**Quoted text**
● ● ● ● ●

Tuesday, March 20, 2007


Rebels of the sun
IT says a lot about the complexity of climate science that we can put a man on the moon but we still can't predict the weather beyond the next few days. The warming of the planet, and man's contribution to this phenomenon, has become the top scientific issue of this generation.
Science by its very nature is an argument. But apparently not this one any more. Yet a minority of scientists are still lining up to challenge the accepted wisdom with their claim that global warming is being principally driven by the sun, not by human activity.

The mainstream view is that an accumulation of greenhouse gases, mostly due to human activity, is trapping too much of the sun's heat within our atmosphere. But the rebels against this dominant view suggest massive variations in the sun's heat radiation are far more influential in warming than accumulating greenhouse gases.

The UN-linked Intergovernmental Panel on Climate Change released the executive summary of the science of its fourth assessment report in February. It reported "90 per cent" certainty among consulted scientists that the 0.6C average temperature increase measured during the 20th century was largely caused by the release of greenhouse gases, mainly from the burning of fossil fuels by industrialised economies. In other words, by humans.

● ● ● ● ●

[Image-linked spatial questions]
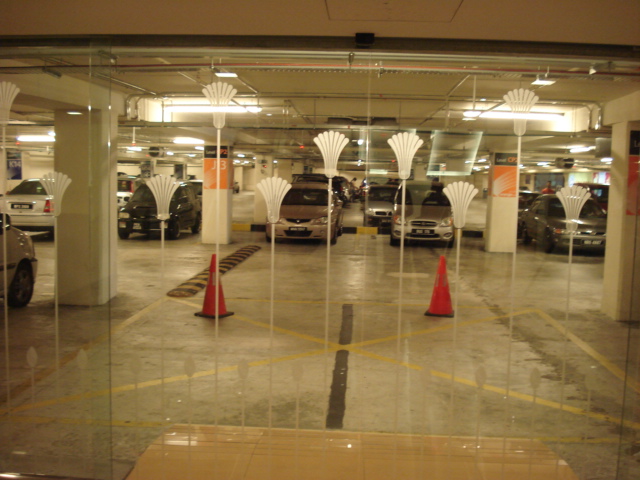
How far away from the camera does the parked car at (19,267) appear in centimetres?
682

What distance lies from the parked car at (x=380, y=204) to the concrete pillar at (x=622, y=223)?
6.56 m

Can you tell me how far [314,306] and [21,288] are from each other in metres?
4.12

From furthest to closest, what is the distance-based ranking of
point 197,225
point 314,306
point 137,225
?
point 197,225 → point 137,225 → point 314,306

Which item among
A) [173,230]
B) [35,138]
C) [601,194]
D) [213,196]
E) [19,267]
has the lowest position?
[19,267]

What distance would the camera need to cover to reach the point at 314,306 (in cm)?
840

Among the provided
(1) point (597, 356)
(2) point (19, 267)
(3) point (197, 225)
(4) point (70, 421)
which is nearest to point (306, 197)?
(2) point (19, 267)

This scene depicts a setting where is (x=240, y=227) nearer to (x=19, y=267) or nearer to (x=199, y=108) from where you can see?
(x=199, y=108)

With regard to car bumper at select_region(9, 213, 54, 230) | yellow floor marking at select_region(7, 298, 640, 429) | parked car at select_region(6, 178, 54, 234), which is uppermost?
parked car at select_region(6, 178, 54, 234)

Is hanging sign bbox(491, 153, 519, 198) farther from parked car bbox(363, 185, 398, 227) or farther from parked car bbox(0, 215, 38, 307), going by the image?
parked car bbox(0, 215, 38, 307)

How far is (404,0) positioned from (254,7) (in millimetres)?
852

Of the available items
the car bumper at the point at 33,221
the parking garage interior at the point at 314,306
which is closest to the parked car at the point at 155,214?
the parking garage interior at the point at 314,306

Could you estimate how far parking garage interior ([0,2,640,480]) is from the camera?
3.60 m

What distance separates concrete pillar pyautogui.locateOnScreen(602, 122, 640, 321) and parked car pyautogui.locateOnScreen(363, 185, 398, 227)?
6564 millimetres

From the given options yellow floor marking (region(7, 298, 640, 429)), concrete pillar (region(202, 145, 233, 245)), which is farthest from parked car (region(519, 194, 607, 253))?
concrete pillar (region(202, 145, 233, 245))
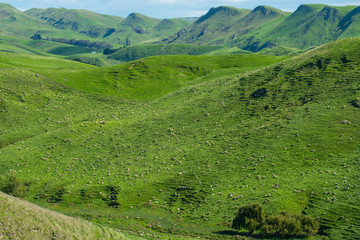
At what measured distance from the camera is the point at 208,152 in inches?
2128

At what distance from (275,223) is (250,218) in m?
2.90

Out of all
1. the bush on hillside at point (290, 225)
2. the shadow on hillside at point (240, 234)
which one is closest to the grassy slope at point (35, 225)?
the shadow on hillside at point (240, 234)

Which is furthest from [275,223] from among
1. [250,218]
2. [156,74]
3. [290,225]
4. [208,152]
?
[156,74]

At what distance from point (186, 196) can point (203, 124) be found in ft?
81.2

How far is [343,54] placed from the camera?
73.8 meters

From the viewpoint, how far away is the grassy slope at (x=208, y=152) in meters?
39.6

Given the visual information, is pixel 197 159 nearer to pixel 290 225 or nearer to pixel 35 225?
pixel 290 225

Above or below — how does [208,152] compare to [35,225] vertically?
above

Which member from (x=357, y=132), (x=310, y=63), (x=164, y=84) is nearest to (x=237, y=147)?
(x=357, y=132)

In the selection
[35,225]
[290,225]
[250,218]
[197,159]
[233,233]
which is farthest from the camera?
[197,159]

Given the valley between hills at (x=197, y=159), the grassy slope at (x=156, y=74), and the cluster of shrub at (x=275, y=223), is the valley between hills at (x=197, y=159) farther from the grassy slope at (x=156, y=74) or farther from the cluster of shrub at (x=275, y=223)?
the grassy slope at (x=156, y=74)

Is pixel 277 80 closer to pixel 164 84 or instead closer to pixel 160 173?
pixel 160 173

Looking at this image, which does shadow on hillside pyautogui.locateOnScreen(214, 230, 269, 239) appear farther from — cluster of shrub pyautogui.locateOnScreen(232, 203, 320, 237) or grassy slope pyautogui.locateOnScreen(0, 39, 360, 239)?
grassy slope pyautogui.locateOnScreen(0, 39, 360, 239)

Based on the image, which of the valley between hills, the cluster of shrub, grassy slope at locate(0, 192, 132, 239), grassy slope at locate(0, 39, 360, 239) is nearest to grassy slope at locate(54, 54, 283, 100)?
the valley between hills
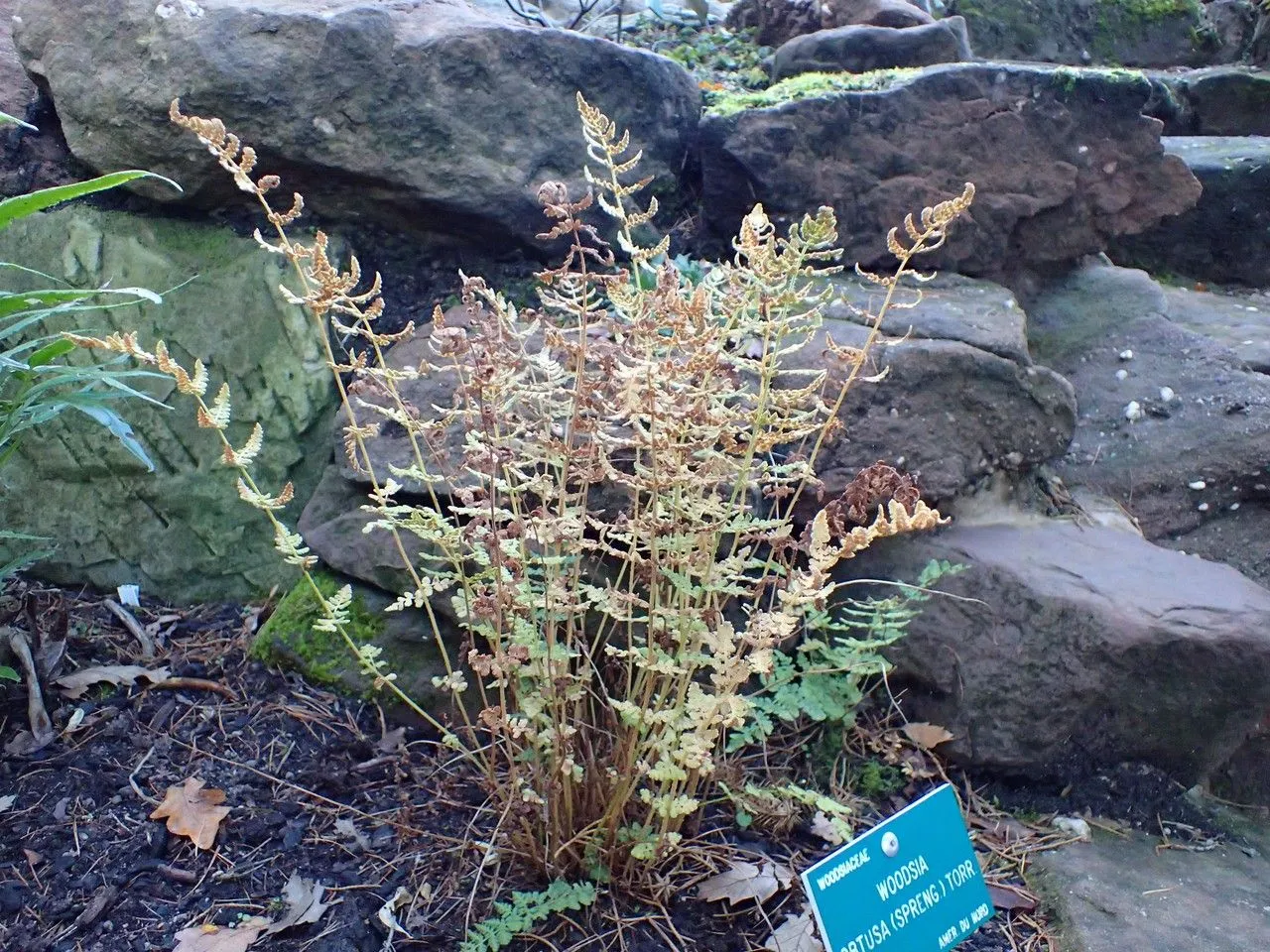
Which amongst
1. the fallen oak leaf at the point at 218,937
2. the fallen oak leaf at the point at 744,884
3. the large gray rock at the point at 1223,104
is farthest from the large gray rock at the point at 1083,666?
the large gray rock at the point at 1223,104

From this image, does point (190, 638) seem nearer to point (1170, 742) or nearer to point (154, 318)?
point (154, 318)

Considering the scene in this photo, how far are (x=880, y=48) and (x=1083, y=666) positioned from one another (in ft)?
10.3

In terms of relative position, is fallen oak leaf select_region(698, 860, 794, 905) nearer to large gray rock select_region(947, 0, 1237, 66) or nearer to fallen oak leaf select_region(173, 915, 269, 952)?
fallen oak leaf select_region(173, 915, 269, 952)

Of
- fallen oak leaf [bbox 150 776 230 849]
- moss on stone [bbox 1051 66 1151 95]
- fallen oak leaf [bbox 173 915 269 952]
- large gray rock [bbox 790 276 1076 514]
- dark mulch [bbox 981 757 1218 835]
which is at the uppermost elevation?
moss on stone [bbox 1051 66 1151 95]

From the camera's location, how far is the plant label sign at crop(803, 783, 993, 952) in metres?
1.66

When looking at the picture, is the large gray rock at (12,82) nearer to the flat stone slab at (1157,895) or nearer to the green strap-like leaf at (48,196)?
the green strap-like leaf at (48,196)

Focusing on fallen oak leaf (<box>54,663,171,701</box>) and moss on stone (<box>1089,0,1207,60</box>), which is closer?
fallen oak leaf (<box>54,663,171,701</box>)

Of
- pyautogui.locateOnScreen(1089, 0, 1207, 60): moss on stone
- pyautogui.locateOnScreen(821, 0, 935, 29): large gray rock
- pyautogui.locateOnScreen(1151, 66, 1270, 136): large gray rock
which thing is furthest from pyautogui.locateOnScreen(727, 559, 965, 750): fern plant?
pyautogui.locateOnScreen(1089, 0, 1207, 60): moss on stone

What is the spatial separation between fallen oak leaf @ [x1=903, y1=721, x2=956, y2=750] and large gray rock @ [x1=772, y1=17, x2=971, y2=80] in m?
3.15

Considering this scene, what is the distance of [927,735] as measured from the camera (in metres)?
2.66

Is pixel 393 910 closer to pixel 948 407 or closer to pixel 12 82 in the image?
pixel 948 407

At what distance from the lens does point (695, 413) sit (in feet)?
5.61

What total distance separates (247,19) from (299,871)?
2.59m

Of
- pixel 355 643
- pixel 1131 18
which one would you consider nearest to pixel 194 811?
pixel 355 643
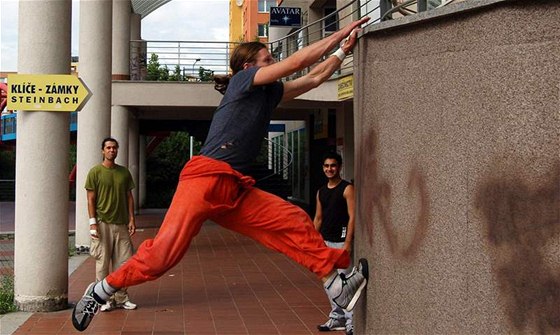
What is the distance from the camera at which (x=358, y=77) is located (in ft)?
17.3

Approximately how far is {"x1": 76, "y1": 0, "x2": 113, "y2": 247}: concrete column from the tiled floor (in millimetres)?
1952

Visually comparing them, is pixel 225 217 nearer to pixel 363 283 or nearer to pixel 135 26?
pixel 363 283

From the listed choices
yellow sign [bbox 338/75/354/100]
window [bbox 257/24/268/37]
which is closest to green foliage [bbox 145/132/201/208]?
yellow sign [bbox 338/75/354/100]

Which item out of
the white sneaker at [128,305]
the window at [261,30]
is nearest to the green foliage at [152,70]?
the white sneaker at [128,305]

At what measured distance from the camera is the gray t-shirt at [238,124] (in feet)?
16.9

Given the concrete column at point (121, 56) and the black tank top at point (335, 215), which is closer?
the black tank top at point (335, 215)

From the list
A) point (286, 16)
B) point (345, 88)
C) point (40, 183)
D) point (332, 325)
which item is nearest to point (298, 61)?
point (332, 325)

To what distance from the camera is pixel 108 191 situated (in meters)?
9.28

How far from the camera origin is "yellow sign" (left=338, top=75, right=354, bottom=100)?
14.1 m

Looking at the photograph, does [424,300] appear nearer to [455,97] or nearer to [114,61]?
[455,97]

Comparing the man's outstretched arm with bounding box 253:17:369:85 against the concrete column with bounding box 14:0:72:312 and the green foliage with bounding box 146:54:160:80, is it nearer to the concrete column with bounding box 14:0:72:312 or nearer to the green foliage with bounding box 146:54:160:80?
the concrete column with bounding box 14:0:72:312

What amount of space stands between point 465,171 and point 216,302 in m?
6.25

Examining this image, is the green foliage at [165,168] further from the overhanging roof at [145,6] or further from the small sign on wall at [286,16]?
the small sign on wall at [286,16]

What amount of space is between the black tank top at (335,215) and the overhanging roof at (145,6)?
23488 millimetres
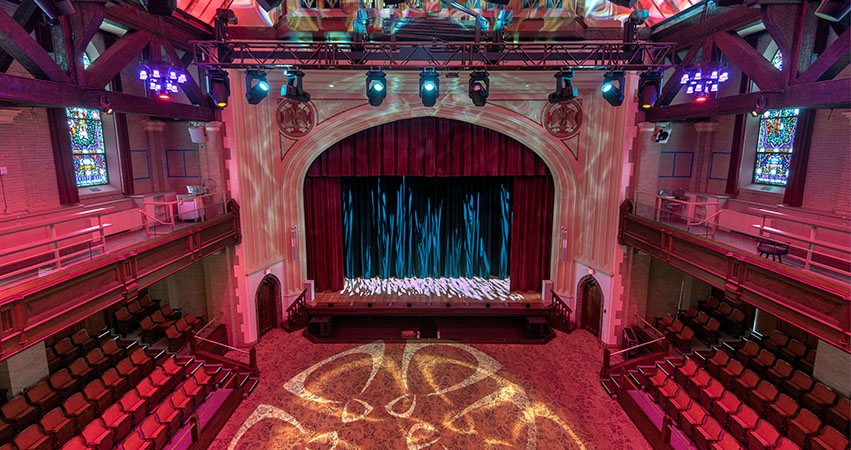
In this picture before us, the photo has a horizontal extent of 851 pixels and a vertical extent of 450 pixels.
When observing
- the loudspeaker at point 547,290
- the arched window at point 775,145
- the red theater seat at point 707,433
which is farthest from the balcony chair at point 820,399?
the loudspeaker at point 547,290

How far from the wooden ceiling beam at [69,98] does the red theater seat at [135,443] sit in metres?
5.36

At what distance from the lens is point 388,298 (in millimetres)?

● ● ● ● ●

**Problem**
Answer these questions from the "Rebels of the sun" article:
1. What do the minority of scientists claim is principally driving global warming?
2. In what month did the Intergovernmental Panel on Climate Change release the executive summary of its fourth assessment report?
3. What average temperature increase was measured during the 20th century?

**Finished answer**
1. The sun, not human activity.
2. February.
3. 0.6C.